NCAA Decides It’s Not Safe To Play Sports In The Fall, But Cash-Cow Football is Somehow Immune
credits: NCAA In the latest falling domino, the NCAA this afternoon announced it would not be having fall championships in any sport … that’s not football. The NCAA has decided that soccer, cross country, women’s field hockey and volleyball are not safe for kids to participate in due to the pandemic. They have some hope to move them to the spring as well, but no firm plans have been announced as of yet. This news comes from the NCAA’s president Mark Emmert in a video you can see below.
You might notice a name missing from the list of sports there. It’s the fall sport that generates billions for universities and the NCAA. Somehow that one is still going in some parts of the country. Because the funny thing is, college football is actually too big for the NCAA to do anything about.
In this nonsensical world where players aren’t paid anything to generate ungodly amounts of money for coaches who drive them into the ground and then decry any suggestion that players should be paid as well from their Porsches, and for universities that don’t really bother to educate them and an organization that doesn’t actually control them, the NCAA isn’t in charge of the College Football Playoff, which is an agreement between the conferences. So are all the bowl games. So there’s not much the NCAA can actually do to rightly stop football from happening.
But still, college football players must be looking around at their fellow athletes on campus, who were just told it’s not safe for them to play their sport, and ask some serious questions about why it’s safe for them to play theirs.

DATA FOR REVIEW:

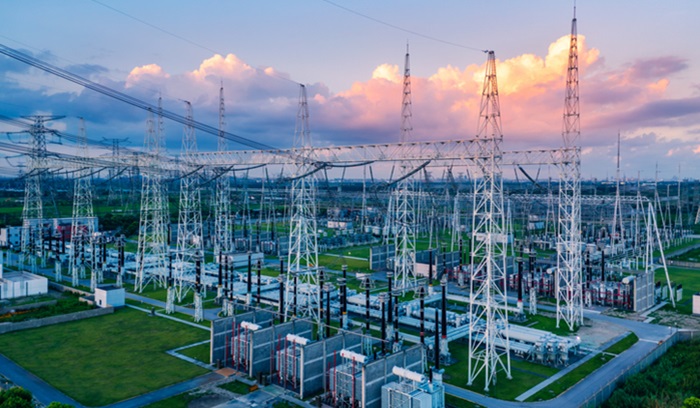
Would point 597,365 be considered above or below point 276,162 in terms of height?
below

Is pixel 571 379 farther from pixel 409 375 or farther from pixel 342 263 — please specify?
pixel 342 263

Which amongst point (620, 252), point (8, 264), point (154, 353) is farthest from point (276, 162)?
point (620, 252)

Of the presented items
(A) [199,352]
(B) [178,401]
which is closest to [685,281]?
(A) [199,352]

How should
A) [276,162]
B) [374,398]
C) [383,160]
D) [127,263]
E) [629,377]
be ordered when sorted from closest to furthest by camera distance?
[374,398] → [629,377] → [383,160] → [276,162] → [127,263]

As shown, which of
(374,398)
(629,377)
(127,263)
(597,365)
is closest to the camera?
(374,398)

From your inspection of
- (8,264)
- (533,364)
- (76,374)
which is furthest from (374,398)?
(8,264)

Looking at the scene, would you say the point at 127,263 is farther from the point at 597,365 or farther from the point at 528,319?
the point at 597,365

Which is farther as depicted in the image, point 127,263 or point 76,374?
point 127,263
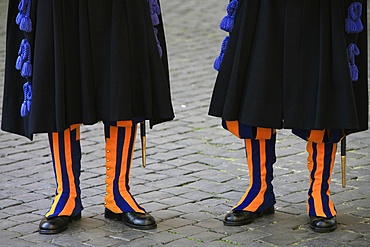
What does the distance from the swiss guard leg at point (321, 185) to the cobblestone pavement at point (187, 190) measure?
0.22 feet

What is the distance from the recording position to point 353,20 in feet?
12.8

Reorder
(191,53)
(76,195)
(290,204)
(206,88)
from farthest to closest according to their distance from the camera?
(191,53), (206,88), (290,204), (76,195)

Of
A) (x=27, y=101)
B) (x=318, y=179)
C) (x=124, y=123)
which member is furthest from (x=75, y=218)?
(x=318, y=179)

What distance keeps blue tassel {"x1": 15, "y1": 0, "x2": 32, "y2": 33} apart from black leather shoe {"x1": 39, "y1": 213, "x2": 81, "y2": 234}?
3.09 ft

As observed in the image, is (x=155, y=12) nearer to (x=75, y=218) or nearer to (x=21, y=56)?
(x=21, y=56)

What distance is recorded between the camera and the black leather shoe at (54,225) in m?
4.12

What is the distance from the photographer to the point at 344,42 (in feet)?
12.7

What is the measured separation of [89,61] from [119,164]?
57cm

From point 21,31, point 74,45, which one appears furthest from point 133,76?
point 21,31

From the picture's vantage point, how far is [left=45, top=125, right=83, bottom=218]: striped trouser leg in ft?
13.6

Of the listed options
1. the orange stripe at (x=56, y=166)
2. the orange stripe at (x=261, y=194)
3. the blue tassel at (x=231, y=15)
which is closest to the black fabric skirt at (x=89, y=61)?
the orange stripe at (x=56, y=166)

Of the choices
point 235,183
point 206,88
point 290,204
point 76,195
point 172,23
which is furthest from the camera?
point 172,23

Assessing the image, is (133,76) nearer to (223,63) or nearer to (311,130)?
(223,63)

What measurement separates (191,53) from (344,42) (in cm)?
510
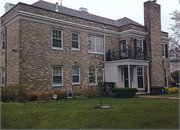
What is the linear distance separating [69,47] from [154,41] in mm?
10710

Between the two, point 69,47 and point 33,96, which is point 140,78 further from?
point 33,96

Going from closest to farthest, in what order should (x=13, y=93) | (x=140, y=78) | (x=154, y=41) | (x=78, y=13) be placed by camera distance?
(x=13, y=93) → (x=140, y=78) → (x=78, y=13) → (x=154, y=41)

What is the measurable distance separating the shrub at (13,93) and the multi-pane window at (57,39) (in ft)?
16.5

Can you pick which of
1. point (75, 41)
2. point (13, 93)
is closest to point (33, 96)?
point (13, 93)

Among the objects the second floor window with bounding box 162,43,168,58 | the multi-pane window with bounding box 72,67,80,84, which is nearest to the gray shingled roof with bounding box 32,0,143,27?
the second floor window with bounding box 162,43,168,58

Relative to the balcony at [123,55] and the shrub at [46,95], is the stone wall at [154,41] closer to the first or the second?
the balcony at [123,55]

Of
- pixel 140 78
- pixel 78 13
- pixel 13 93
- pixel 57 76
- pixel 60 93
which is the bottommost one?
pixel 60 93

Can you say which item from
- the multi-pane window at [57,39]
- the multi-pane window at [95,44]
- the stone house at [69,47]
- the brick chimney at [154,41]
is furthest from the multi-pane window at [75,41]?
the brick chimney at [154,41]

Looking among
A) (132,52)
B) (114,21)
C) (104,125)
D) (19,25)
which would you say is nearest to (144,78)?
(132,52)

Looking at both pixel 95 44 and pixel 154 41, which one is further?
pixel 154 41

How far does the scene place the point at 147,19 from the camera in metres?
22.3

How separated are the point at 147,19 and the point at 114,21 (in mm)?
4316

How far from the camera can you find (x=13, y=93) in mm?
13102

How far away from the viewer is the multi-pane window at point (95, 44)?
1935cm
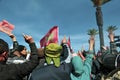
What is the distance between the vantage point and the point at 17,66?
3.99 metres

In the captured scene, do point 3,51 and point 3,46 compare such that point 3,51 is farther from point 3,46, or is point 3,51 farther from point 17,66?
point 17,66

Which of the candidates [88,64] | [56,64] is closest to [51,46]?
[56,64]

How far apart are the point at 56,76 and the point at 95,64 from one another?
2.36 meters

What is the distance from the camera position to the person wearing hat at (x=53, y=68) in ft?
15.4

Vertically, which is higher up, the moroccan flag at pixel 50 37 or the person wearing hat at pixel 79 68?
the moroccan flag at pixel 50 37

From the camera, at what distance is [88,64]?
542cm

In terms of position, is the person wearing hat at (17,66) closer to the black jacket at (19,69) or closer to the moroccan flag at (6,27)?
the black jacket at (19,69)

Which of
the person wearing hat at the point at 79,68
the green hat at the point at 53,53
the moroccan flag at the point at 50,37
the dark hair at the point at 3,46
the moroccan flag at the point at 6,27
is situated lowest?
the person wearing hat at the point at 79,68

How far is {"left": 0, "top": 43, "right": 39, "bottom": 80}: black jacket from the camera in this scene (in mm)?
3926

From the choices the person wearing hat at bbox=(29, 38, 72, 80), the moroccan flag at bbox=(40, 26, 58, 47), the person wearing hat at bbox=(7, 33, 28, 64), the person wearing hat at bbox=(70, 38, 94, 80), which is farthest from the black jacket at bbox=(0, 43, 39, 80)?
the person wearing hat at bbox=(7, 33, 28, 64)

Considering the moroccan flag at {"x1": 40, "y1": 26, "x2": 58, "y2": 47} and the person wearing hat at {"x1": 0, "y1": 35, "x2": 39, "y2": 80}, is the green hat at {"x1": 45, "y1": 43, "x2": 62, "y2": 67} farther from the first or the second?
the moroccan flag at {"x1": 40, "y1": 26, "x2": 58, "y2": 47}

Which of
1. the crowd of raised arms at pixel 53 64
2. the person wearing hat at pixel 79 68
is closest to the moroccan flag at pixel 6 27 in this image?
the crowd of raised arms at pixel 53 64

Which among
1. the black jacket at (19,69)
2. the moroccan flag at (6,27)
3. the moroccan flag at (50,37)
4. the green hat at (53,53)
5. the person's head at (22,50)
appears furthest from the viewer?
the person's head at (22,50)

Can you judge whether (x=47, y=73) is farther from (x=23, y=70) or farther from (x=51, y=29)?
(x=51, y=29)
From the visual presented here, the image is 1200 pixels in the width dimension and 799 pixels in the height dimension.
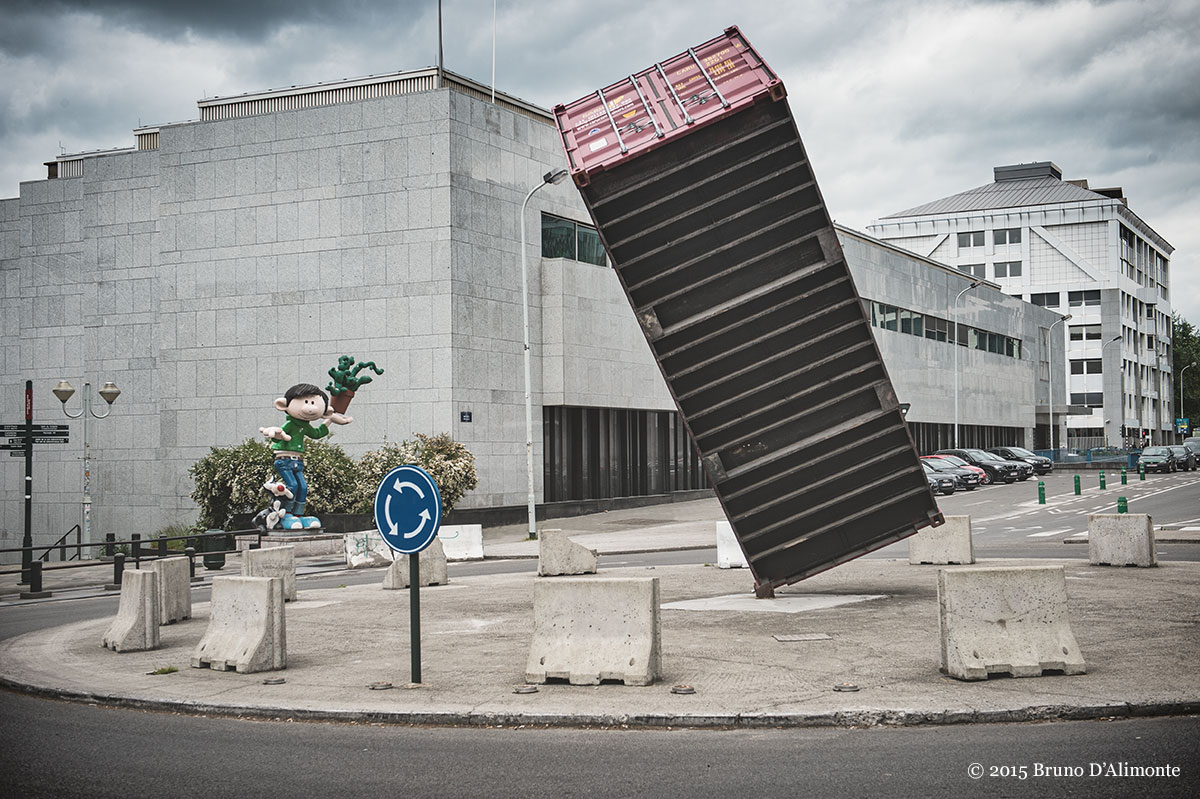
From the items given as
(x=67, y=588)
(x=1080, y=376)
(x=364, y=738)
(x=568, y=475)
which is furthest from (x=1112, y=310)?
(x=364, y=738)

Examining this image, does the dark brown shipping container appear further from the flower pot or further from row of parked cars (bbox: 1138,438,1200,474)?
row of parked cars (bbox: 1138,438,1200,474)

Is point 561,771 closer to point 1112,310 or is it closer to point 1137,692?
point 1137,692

EXERCISE REQUIREMENTS: Continue the article on the NCAA canceling fall championships while college football carries on, starting right after its last paragraph.

RESPONSE BOX:
The NCAA has also made it clear it’s not safe to play football, because it’s cancelled the FCS, and Division II and III. So why would the top tier be safe and these others wouldn’t?
Of course, the answer is that it’s not. The St. Louis Cardinals are proving that you can’t play any sport outside of a bubble format, and it’s not like hockey and basketball have triumphed yet either. You can’t move whole conferences into a bubble, because don’t you know these kids are students and have to take classes...that are also not safe. Except they can’t take any classes that clash with football. Or take up too much time from studying the playbook.
The answer is that they’re worth too much to everyone but themselves. The conferences and programs don’t want to go without the TV cash, be it CBS and the SEC or ESPN with the Big 12 or whatever else. This move today absolutely makes it clear that it is not safe to play sports, but that doesn’t matter if that sport is a cash cow.
NCAA basketball players, you’ve been warned.